Boulder City Police Chief William Turk said he hopes a camera planned for the restrooms at the Veterans Memorial Park will curb vandalism.
"I would be very hesitant to use anything with overtones of 1984," Councilman Bryan Nix said. "The idea here is to provide the police force with more coverage. If there's a problem, they can dispatch someone."
As for the camera at the park restroom, Nix said, "People at a park expect to be looked at. I don't think of it as an evil thing to have some eyes around the city."
Nix and Mayor Bob Ferraro both say the cameras would not be used to write tickets for traffic violations. The state Legislature passed laws in 1999 that prohibit such uses.
But Nix also said the cameras could be used to spot potential traffic hazards such as "a red truck that blows through an intersection every night at 5." If that sort of incident were observed, Nix said, police could send an officer there.
JoNell Thomas, a board member of the ACLU, said Nix's example goes beyond regulating traffic flow. It could be seen as a use of the cameras for law enforcement, she said.
But beyond legal concerns, Thomas said, are considerations of efficient use of resources.

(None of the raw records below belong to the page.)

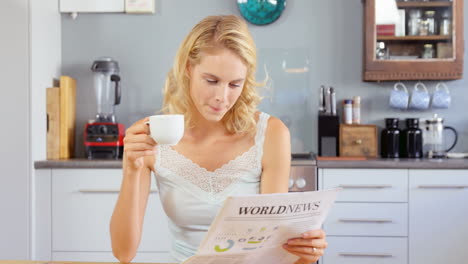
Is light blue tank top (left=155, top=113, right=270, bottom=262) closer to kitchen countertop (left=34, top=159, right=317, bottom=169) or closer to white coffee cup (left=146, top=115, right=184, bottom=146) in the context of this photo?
white coffee cup (left=146, top=115, right=184, bottom=146)

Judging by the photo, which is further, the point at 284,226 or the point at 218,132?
the point at 218,132

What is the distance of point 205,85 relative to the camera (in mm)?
1393

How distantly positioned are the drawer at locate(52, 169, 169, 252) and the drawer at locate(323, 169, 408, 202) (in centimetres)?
113

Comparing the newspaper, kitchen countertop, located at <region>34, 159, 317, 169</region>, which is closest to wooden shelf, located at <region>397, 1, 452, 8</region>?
kitchen countertop, located at <region>34, 159, 317, 169</region>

Police forces in other states have tried cameras and abandoned them after finding they did little to increase arrests, she said.
Her group is opposed to the cameras, Thomas said, but has not yet decided to take any official action.
"We have very grave concerns about putting cameras in public streets and public parks," she said. "Park vandalism has been an issue since ancient times, and we've been able to survive without this kind of intrusiveness on people's lives."